The Hidden Innovation
Since 2019, Prophia has been using natural language processing and machine learning to extract critical data from commercial real estate documents. But as Cameron reveals: “We didn’t really talk about that at all with our customers because they didn’t really trust that it made them nervous.” Instead of leading with their technological innovation, they focused on the end result: better data management for their customers.
Understanding Market Psychology
Commercial real estate isn’t just any market – it’s the world’s largest asset class. But as Cameron explains, it’s also deeply traditional: “Investors and asset allocators in this category have some of the worst quality data and some of the worst tools for helping them make decisions.” Some companies were still manually typing lease information into digital forms.
This creates a paradox for innovators: the market desperately needs technological advancement, but it’s also deeply skeptical of it. Prophia’s solution? Meet customers where they are, not where you want them to be.
The ChatGPT Effect
The strategy paid off, but everything changed with the emergence of ChatGPT. Cameron describes the shift: “Then 18 months ago, chat GPT hit the mainstream and a lot of things changed. Our customers started asking us, what are you guys doing in AI?”
Suddenly, the very technology they had been purposefully downplaying became a selling point. But by then, Prophia had already established trust and demonstrated real value to their customers. The AI revelation came from a position of strength, not speculation.
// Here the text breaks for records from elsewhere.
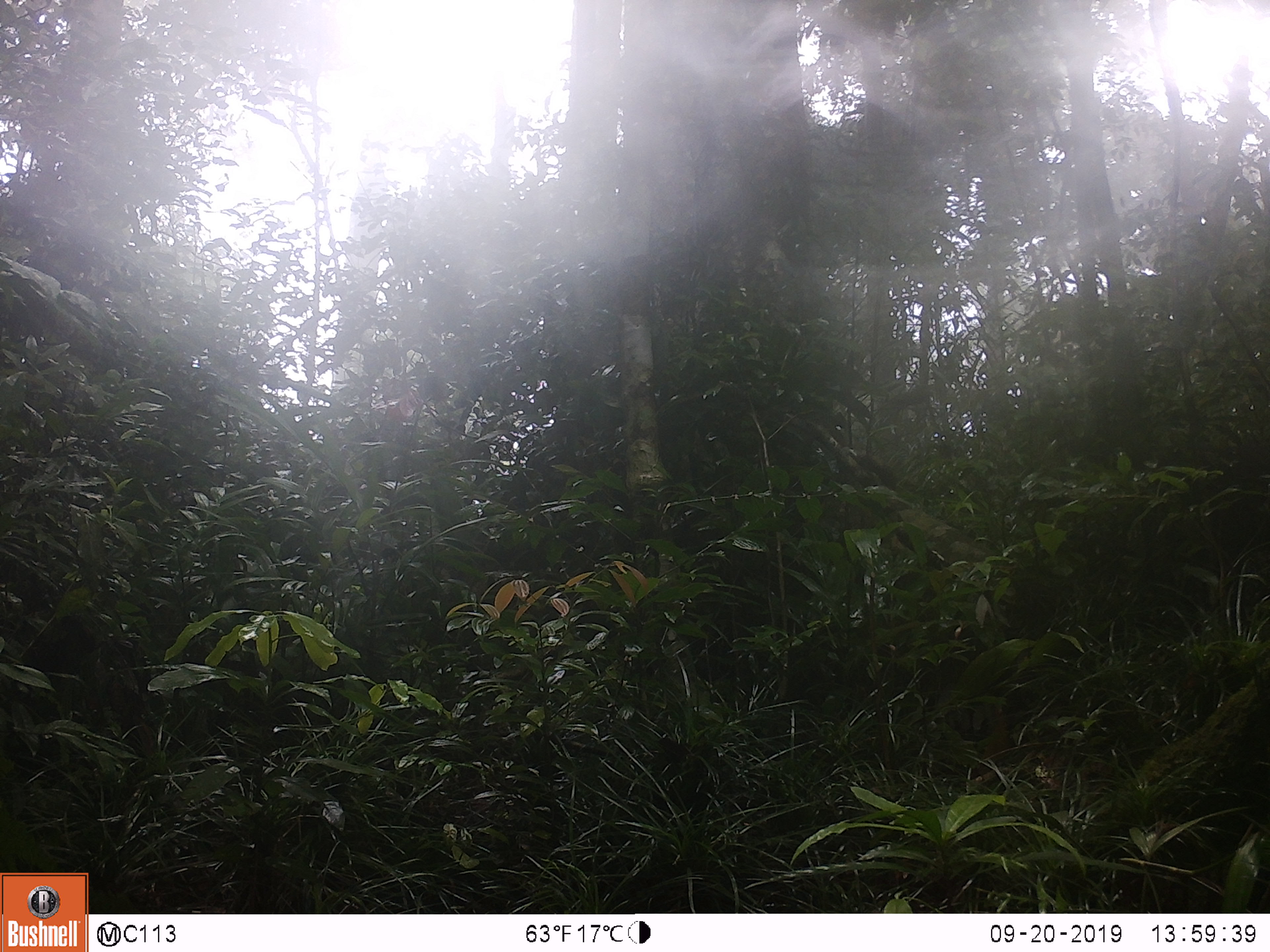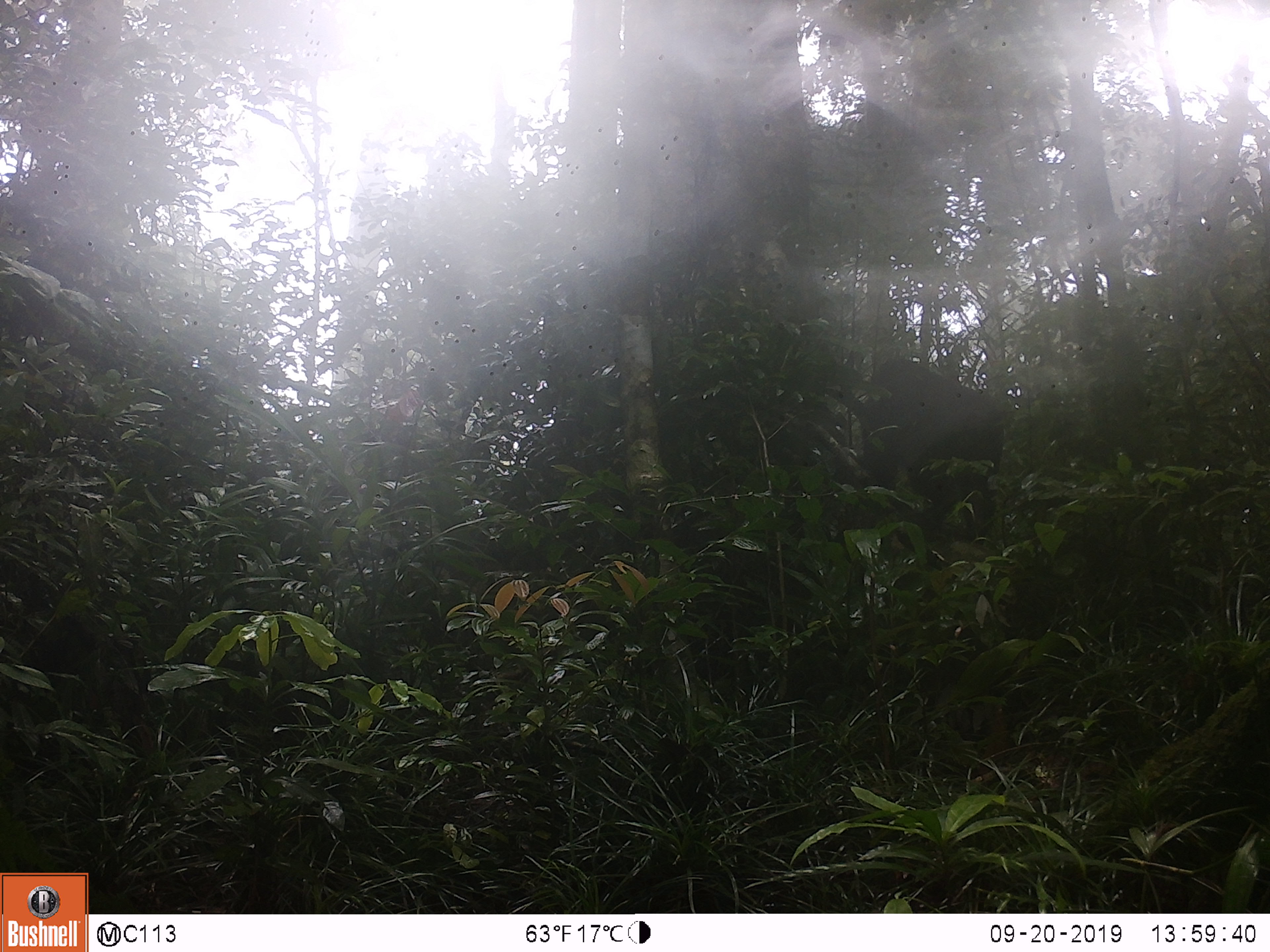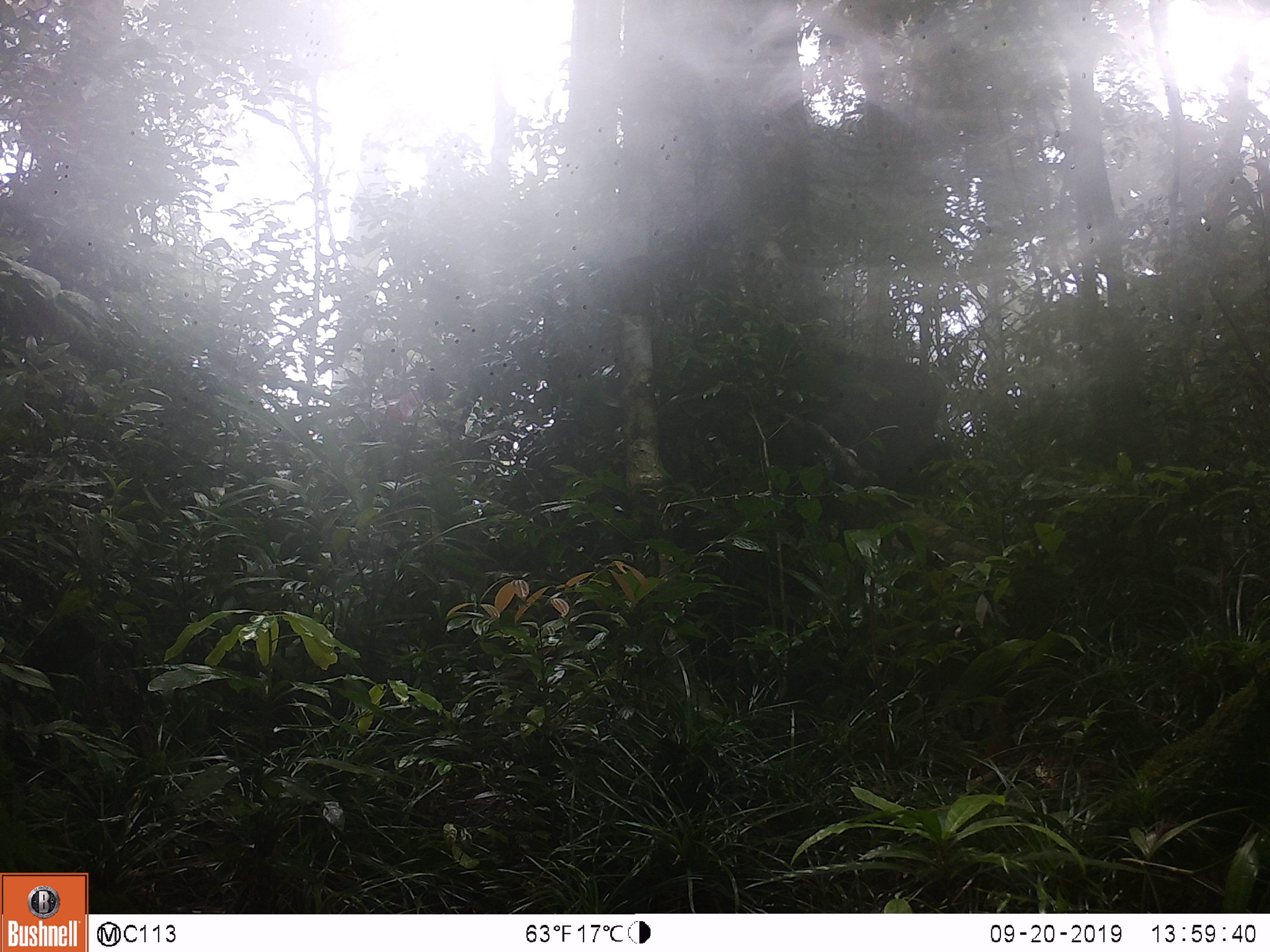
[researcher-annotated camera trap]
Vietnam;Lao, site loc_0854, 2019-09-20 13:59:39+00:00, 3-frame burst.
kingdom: Animalia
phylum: Chordata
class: Mammalia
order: Primates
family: Cercopithecidae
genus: Macaca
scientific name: Macaca arctoides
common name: stump-tailed macaque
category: stump tailed macaque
Stump tailed macaque (stump-tailed macaque) (Macaca arctoides). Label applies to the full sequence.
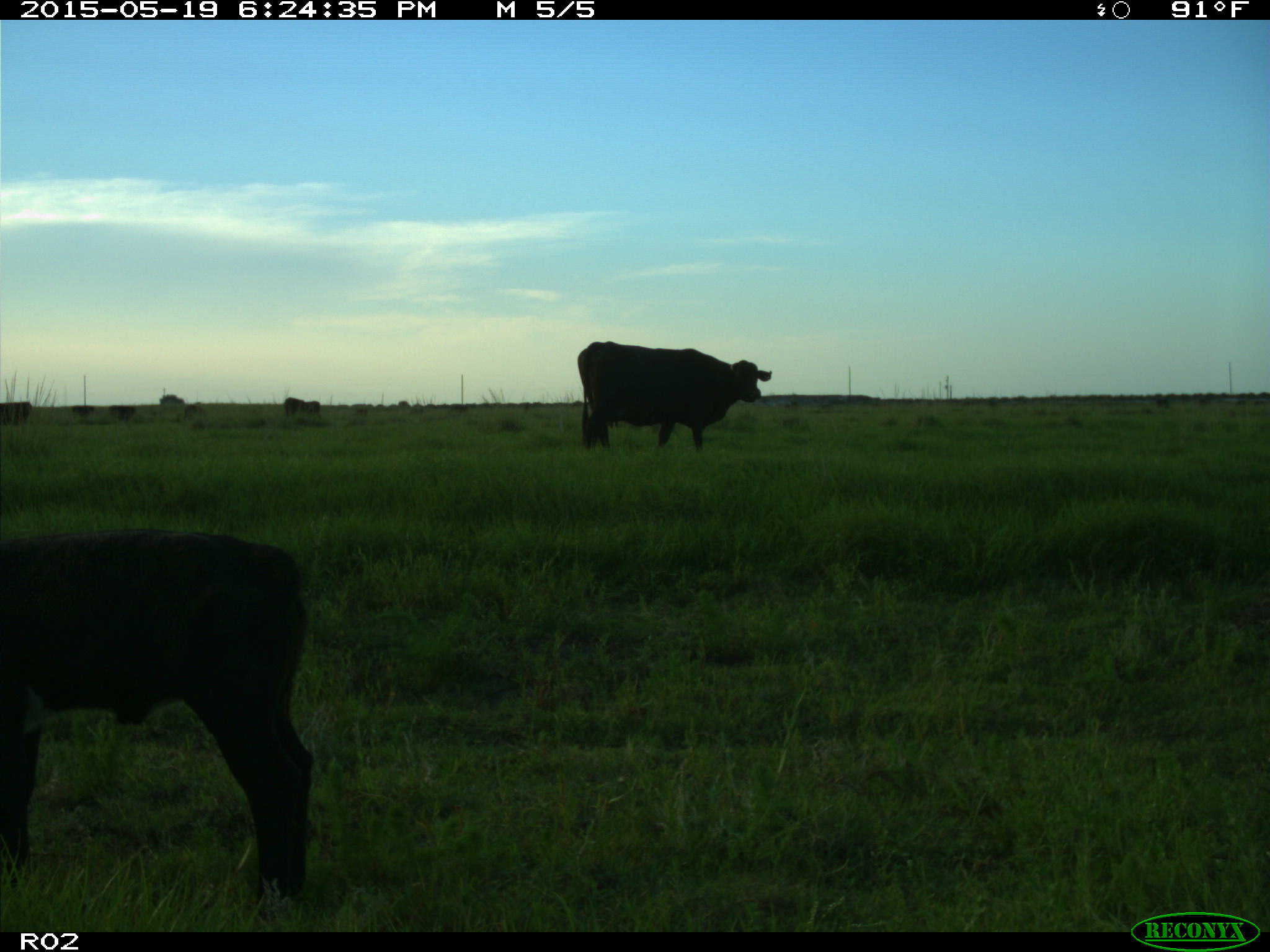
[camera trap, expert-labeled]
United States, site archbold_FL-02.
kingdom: Animalia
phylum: Chordata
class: Mammalia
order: Artiodactyla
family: Bovidae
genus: Bos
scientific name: Bos taurus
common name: domestic cow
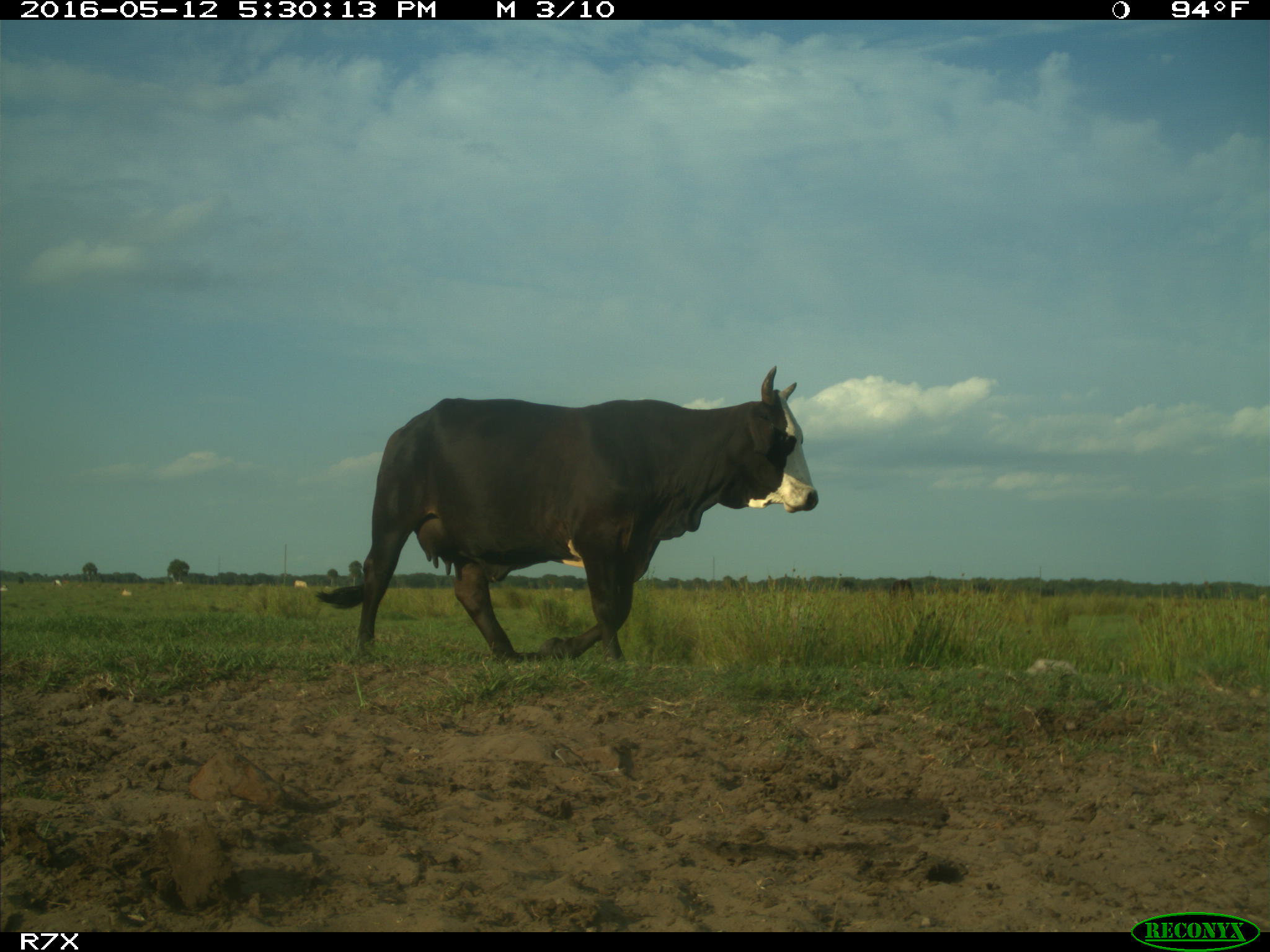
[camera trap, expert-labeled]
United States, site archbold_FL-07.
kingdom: Animalia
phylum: Chordata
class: Mammalia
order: Artiodactyla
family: Bovidae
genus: Bos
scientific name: Bos taurus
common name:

Building Trust Before Innovation
This approach helped Prophia grow to manage 270 million square feet of commercial real estate on their platform – more than all of downtown Chicago. Their success came from understanding a crucial truth about traditional industries: trust comes before innovation.
As Cameron puts it: “Find a cohort of forward thinking customers that believe in you and believe in your vision and they want to invest behind you. I don’t care what business you’re in, if you don’t have dedicated customers supporting you’re not going to get anywhere.”
Lessons for B2B Founders
Prophia’s experience offers several key insights for founders selling innovative technology to traditional industries:
- Lead with Results, Not Technology Instead of highlighting their AI capabilities, Prophia focused on the concrete benefits: better data management and improved decision-making capabilities.
- Time Your Technology Reveals Wait for market readiness before emphasizing technological innovation. As Cameron’s experience shows, external events like ChatGPT can create natural opportunities to highlight your technical capabilities.
- Build Trust Through Familiarity Prophia succeeded by making their solution feel like a natural evolution of existing processes, not a revolutionary disruption.
- Let Customers Pull Innovation Rather than pushing AI on skeptical customers, Prophia waited until their customers started asking about AI capabilities.
The Future of Conservative Market Innovation
Today, Prophia is more open about their AI capabilities, but they haven’t forgotten their core lesson about market timing. Their vision for the future focuses on practical outcomes: “real time benefits to changes information about your business that can impact how you operate and manage your assets.”
For B2B founders, the key takeaway is clear: sometimes the path to technological revolution requires strategic patience. As Cameron notes, success comes from making “a little incremental progress every day that compounds.” In traditional industries, revolution often comes disguised as evolution.